"Korumuyor, Yıkıyoruz"



DHA'nın haberine göre, Marmaris Turizm ve Çevre Gönüllüleri Başkanı Filiz Ersan, geçen 26 Ağustos'ta Tabiat Varlıklarını Koruma Genel Müdürlüğü'ne bir yazı yazarak, Kızkumu'nun korunmasının yarım kaldığını, gerekli denetimlerin yapılarak deniz kıyı habitatını olumsuz etkileyecek faaliyetlere müdahale edilmesini istedi. Kurumun 6 Eylül'de verdiği cevapta gerekenin yerine getirileceğini bildirdiğini belirten Filiz Ersan'a, ATAÇEV kurucu üyesi Jeoloji Yüksek Mühendisi Dr. Eşref Atabey destek verdi.

Dr. Atabey, ulusal basında yer alan, bayram boyunca Kızkumu'nu yaklaşık 20 bin kişinin ziyaret edeceği haberleri üzerine gönderdiği mail'de 'Kızkumu'yla ilgili bugünkü haberi okudum. Gördüğüm kadarıyla Kızkumu'nun korunmasıyla ilgili bu kadar çaba boşuna. 20 bin kişi az. Daha çok kişi kum setinin üzerinde yürümeli ve yok olması için gayret etmeli. 'Değişiklik olsun' diye safari ciplerini de set üzerinde yürütebilirler. Denizde araç sürüyormuş duygusu verir' diyerer tepkisini dile getirdi. Atabey, Kızkumu'nun korunması için çok sayıda çalışması olduğunu da kaydetti.

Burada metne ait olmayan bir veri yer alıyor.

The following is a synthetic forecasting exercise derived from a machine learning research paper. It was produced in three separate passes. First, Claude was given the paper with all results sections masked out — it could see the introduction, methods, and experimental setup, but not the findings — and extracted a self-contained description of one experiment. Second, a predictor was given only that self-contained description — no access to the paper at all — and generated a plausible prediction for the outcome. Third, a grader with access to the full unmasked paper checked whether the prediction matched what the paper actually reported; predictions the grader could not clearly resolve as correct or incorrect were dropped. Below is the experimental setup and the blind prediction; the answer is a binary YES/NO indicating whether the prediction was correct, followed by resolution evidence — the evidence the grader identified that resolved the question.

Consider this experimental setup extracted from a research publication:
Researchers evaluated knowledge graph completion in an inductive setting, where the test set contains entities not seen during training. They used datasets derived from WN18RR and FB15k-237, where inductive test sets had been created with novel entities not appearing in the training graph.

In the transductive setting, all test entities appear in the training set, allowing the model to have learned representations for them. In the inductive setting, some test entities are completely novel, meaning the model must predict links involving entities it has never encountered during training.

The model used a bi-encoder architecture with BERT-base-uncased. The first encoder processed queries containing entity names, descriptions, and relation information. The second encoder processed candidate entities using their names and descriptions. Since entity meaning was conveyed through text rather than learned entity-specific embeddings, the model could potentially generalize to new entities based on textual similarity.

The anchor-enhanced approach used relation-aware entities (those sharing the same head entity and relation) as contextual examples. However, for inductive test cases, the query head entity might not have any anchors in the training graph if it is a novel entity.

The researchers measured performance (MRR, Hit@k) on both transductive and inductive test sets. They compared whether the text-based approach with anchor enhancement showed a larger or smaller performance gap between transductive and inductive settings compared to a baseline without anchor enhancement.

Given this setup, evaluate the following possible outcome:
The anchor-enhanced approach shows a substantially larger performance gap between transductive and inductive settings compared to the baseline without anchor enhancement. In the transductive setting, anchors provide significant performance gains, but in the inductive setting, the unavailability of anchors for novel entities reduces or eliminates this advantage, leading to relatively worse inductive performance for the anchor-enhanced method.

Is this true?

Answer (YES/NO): NO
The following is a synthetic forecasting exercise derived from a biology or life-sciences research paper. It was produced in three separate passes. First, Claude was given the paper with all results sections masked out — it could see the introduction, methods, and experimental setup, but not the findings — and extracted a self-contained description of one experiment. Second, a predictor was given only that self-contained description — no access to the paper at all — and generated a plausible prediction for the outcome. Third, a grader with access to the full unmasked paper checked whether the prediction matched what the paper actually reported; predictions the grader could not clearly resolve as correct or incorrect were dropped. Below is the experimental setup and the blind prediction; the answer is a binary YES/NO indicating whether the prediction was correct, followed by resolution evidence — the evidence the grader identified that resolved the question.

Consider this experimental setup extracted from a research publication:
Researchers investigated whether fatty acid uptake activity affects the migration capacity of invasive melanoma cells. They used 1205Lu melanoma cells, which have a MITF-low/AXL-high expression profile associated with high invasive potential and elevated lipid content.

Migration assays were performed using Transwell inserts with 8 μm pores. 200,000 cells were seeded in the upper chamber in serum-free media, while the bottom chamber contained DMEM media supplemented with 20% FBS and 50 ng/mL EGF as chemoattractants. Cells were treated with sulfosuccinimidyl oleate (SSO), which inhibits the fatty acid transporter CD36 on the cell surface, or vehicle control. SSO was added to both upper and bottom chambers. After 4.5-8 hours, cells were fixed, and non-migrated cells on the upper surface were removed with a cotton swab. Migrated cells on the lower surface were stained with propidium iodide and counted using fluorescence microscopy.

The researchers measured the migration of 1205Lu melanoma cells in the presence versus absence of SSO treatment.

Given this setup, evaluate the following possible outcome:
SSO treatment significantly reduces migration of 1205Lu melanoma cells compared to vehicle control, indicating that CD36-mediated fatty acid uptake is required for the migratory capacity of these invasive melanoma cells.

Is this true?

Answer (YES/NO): YES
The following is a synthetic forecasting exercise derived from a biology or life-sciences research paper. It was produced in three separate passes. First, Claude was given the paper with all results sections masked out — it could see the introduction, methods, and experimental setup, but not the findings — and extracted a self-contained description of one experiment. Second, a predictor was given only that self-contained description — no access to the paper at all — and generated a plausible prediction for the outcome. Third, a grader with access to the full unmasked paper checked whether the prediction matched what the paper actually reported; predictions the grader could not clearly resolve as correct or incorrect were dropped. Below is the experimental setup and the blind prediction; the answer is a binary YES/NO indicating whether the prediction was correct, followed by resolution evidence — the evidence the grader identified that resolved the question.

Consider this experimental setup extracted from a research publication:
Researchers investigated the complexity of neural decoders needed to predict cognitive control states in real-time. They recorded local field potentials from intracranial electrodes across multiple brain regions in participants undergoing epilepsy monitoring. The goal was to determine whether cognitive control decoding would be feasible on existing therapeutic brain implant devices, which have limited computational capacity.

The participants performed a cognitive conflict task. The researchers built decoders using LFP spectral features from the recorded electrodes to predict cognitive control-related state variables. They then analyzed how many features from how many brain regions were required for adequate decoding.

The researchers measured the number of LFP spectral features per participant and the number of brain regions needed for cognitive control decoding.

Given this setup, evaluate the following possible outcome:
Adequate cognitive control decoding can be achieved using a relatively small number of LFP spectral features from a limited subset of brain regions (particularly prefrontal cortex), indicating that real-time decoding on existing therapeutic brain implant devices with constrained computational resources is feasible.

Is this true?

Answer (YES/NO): YES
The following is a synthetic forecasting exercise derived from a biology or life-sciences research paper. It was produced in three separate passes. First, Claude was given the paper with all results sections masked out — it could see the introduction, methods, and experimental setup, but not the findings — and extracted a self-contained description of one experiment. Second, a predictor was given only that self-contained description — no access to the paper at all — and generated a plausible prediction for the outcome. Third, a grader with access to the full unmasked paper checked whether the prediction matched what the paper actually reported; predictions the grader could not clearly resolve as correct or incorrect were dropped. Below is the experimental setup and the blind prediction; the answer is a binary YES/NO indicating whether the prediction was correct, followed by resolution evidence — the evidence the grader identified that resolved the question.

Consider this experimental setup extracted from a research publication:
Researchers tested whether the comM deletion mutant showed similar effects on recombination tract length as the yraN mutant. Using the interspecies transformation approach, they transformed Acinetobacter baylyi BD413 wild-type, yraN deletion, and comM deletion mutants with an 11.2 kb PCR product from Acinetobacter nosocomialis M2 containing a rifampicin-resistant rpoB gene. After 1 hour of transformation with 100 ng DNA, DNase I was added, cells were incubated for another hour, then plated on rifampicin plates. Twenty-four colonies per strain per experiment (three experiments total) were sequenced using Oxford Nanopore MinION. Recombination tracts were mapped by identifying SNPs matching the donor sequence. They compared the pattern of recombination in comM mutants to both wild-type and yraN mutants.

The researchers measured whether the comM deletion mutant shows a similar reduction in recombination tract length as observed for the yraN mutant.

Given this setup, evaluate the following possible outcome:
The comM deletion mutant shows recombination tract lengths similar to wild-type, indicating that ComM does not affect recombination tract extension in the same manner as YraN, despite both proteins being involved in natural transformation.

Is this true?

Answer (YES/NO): NO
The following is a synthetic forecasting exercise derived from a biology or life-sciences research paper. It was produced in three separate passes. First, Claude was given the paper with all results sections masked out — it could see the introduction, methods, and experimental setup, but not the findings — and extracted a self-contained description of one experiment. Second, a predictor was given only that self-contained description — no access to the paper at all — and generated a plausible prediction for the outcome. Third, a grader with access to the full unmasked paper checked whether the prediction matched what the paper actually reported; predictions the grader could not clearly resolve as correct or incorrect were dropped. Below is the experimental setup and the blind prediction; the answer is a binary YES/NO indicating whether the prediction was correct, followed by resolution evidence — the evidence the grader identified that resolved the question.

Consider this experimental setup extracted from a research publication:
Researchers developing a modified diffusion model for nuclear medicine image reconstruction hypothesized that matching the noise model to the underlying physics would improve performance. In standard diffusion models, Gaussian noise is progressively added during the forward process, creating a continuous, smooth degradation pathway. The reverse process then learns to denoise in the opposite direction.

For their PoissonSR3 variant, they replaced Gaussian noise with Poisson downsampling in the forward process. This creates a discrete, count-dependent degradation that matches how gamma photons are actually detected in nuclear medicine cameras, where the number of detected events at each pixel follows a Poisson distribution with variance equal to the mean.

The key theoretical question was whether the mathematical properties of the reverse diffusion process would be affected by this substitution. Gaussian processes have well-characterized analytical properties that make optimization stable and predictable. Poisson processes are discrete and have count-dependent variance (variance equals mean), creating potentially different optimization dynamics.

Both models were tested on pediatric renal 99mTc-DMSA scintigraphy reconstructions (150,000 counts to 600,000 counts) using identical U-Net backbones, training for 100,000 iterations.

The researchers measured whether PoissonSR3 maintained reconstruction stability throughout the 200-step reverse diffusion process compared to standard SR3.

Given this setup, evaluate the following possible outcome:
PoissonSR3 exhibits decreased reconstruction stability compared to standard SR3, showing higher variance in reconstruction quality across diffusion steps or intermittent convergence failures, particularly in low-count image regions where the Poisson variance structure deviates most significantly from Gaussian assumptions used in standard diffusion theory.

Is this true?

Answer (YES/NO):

İlk koruma isteği 12 yıl önce

Kızkumu'nun Dünya Jeolojik Miras kapsamına alınması için 2001 yılında Jeolojik Mirası Koruma Derneği'ne (JEMİRKO) müracaat ettiğini belirten Jeoloji Yüksek Mühendisi Atabey, "Kızkumu'nun Jemirko'nun Türkiye listesinde olduğunu biliyorum, ancak UNESCO listesine giremedi. Her müracaat eden listeye alınıyor diye bir şey yok. Ön eleme değerlendirmesinden sonra UNESCO'da onaylananlar listeye giriyor. Bildiğim kadarıyla o kadar kolay olmasa gerek. UNESCO listesine girmek belki ileride iyileştirme için kredi alabilmek için işe yarayabilir. Benim anlamadığım bir şey var. Niçin ülkemizin bir yerindeki değerimizi korumak-insanlığın hizmetine daha iyi ve çevreyi gözeterek sunmak için illa başkalarından, yabancılardan, UNESCO'dan bir onay almak zorundayız. Bizim kendimize güvenimiz, becerimiz, yeteneğimiz, kaynağımız ve en önemlisi sağduyumuz yok mu? 'Türkiye çağ atladı' deniliyor ama kendi değerlerimizin korunması için çaresizlikten başkalarına muhtaç durumdayız" dedi.

"Korumuyor, yıkıyoruz"

Atabey, "Her şeyi yıkmak, bozmak, talan etmek, yok etmekte üstümüze yok. Herkes değil ama bazıları egoist davranıyor. Ancak kendi malı olunca canı gibi koruyor. Kamu malını korumakta sorumluluk duygusu maalesef yok oluyor. Parayı elinde tutanlar, paranın esiri- kölesi olanlar için dünya, sadece her zaman ve her yerde, her şart ve koşulda para kazanmaktan ibaret. Onlar için doğa, çevre, ağaç, kuş, böcek, hayvan, çiçek ve asıl olan insanın ne önemi var ki" diye konuştu.